* begin *

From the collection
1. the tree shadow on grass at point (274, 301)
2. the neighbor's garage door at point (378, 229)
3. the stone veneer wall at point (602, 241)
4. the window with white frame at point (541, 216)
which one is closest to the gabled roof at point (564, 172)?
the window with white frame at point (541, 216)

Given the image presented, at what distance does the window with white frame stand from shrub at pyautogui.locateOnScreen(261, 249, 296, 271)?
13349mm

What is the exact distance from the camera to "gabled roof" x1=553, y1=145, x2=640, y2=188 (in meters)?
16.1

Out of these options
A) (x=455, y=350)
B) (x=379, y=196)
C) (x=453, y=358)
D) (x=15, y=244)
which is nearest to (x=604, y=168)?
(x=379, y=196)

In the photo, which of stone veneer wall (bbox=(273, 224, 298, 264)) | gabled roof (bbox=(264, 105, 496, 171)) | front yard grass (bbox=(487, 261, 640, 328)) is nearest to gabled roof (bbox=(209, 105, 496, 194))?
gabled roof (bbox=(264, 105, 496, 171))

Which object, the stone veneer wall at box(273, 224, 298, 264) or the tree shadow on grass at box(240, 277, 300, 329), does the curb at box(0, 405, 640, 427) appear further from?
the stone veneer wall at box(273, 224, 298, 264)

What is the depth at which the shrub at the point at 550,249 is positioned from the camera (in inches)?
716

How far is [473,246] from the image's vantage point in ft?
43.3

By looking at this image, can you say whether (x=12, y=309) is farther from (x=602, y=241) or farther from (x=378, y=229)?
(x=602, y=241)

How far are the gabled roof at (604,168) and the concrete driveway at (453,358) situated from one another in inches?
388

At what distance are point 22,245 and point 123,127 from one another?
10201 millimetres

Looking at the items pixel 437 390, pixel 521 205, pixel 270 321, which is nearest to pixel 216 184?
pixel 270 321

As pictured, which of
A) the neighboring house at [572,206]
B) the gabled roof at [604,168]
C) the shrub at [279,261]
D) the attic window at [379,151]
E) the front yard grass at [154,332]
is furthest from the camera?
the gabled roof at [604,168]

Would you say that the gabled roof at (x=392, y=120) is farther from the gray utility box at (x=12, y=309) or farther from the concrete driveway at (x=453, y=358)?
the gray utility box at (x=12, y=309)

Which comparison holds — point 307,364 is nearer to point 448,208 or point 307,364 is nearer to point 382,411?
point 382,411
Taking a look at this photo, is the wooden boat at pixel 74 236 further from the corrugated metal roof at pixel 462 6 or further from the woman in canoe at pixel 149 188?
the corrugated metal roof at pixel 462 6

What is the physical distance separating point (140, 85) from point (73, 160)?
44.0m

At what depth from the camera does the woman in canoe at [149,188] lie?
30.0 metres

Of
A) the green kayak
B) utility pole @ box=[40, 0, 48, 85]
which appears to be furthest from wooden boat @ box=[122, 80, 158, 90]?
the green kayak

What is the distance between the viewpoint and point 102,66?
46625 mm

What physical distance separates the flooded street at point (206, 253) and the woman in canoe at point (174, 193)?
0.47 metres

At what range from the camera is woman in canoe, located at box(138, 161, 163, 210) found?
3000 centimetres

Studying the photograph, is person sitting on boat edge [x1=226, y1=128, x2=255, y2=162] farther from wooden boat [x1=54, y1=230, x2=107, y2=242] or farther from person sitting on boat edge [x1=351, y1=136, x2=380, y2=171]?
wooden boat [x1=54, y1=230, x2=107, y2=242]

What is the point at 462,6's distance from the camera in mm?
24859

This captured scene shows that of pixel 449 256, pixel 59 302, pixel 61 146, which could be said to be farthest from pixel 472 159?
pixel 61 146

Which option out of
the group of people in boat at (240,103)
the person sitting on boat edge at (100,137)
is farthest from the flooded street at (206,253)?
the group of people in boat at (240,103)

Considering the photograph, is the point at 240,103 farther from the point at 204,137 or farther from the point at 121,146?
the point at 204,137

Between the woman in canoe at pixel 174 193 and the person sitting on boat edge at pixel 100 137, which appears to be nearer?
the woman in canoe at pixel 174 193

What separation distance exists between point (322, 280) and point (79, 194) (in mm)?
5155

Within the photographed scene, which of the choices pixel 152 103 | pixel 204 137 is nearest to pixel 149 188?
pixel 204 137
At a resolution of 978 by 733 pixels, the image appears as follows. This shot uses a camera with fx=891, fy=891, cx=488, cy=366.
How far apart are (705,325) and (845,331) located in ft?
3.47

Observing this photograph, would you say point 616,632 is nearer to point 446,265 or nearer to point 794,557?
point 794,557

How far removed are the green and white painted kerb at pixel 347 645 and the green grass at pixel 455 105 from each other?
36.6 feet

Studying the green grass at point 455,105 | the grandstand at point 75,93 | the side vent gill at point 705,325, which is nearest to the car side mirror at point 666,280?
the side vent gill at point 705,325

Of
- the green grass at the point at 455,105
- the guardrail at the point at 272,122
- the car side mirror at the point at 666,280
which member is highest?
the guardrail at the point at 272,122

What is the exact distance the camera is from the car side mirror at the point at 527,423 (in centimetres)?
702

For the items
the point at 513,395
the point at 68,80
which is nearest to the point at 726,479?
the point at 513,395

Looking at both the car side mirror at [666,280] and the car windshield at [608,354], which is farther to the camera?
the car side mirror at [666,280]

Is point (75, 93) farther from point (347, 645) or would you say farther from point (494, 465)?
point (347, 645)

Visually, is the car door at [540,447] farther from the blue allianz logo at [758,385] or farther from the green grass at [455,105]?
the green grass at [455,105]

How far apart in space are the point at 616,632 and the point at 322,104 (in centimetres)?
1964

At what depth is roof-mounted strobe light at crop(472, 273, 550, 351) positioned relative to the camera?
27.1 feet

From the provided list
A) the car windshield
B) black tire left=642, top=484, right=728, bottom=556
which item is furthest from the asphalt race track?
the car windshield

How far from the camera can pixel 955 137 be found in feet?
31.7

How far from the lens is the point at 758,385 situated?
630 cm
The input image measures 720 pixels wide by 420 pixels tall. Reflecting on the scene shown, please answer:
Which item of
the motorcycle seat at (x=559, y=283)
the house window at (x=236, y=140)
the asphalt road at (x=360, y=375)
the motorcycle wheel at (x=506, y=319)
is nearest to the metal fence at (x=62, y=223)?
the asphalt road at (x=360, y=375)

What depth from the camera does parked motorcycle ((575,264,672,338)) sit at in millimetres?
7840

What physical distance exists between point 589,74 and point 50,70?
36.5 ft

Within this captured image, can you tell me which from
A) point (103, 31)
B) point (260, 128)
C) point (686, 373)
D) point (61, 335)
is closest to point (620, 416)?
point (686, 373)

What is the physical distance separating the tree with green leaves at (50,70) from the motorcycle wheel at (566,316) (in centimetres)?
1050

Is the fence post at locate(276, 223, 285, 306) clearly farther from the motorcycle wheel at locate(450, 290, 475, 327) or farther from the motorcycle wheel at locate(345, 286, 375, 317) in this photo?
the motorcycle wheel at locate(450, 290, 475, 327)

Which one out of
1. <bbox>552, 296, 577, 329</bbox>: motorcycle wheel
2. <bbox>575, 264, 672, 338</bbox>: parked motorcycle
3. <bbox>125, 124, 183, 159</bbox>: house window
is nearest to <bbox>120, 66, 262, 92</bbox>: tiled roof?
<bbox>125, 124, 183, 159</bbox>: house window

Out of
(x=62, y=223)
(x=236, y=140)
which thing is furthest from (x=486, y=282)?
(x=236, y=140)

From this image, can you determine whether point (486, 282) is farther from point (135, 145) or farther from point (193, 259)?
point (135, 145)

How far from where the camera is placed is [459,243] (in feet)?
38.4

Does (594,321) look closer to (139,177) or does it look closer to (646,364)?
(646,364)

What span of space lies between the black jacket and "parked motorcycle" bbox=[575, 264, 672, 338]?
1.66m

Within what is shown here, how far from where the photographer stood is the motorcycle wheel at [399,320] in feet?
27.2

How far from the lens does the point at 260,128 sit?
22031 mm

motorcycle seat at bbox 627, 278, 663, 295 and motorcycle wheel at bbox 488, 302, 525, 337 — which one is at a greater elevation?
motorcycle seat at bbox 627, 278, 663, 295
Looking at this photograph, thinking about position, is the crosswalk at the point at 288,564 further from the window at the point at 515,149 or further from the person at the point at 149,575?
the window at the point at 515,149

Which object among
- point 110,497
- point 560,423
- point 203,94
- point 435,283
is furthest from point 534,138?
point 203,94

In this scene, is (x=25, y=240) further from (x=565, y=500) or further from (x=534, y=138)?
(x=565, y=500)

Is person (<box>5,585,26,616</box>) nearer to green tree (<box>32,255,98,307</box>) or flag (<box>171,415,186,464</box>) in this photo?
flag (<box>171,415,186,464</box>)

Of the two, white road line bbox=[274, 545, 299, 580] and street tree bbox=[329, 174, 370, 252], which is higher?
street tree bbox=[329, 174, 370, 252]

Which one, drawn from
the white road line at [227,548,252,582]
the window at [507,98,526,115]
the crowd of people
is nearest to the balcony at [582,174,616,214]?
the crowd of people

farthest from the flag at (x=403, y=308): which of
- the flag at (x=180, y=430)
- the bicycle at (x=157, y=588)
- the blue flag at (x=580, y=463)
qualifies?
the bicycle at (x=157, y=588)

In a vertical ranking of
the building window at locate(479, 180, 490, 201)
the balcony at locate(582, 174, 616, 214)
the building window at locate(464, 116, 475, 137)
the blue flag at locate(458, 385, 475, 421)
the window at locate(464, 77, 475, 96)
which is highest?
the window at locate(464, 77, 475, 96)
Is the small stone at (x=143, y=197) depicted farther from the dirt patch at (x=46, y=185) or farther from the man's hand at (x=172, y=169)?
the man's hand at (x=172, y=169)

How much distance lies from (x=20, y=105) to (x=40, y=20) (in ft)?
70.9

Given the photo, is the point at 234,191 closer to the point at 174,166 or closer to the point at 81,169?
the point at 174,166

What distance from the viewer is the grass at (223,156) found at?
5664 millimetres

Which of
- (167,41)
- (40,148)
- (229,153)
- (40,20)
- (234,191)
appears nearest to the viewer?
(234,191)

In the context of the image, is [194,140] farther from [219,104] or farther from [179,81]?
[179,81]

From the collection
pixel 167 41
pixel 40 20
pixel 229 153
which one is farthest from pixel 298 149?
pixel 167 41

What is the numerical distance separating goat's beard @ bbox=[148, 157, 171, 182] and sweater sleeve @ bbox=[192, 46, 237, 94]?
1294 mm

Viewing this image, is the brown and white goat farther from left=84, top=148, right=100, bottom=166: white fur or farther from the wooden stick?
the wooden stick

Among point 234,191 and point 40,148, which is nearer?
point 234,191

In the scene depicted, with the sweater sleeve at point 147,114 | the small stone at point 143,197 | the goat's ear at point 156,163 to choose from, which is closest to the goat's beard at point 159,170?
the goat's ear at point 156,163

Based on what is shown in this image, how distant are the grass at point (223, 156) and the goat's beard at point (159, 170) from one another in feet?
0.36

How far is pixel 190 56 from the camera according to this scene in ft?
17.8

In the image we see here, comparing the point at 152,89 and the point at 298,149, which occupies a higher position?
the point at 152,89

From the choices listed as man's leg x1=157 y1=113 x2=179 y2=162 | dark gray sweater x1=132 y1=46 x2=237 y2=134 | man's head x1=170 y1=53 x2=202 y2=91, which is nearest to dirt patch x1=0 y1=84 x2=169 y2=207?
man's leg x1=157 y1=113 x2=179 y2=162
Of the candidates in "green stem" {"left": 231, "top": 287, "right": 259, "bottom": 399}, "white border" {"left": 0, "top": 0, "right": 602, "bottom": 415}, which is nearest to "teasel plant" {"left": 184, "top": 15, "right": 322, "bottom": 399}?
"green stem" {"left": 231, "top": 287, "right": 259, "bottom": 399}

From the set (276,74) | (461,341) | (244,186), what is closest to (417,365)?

* end *

> TASK GOAL:
Starting at the line that has "Which object, the" and stopping after the line that has "10201 millimetres", write those lines out again, switching "curb" to "sidewalk edge" and leaving everything else unchanged.

> REPLY:
Which object, the stone veneer wall at box(273, 224, 298, 264) or the tree shadow on grass at box(240, 277, 300, 329), does the sidewalk edge at box(0, 405, 640, 427) appear further from?
the stone veneer wall at box(273, 224, 298, 264)

What is the depth at which the shrub at the point at 550,249 is positioned from the camera (in inches)?
716

How far is [473,246] from the image's vantage point in ft?
43.3

By looking at this image, can you say whether (x=12, y=309) is farther from (x=602, y=241) or farther from (x=378, y=229)?
(x=602, y=241)

How far are the gabled roof at (604,168) and the concrete driveway at (453,358) situated from one another in inches?
388

At what distance are point 22,245 and point 123,127 from one another?
10201 millimetres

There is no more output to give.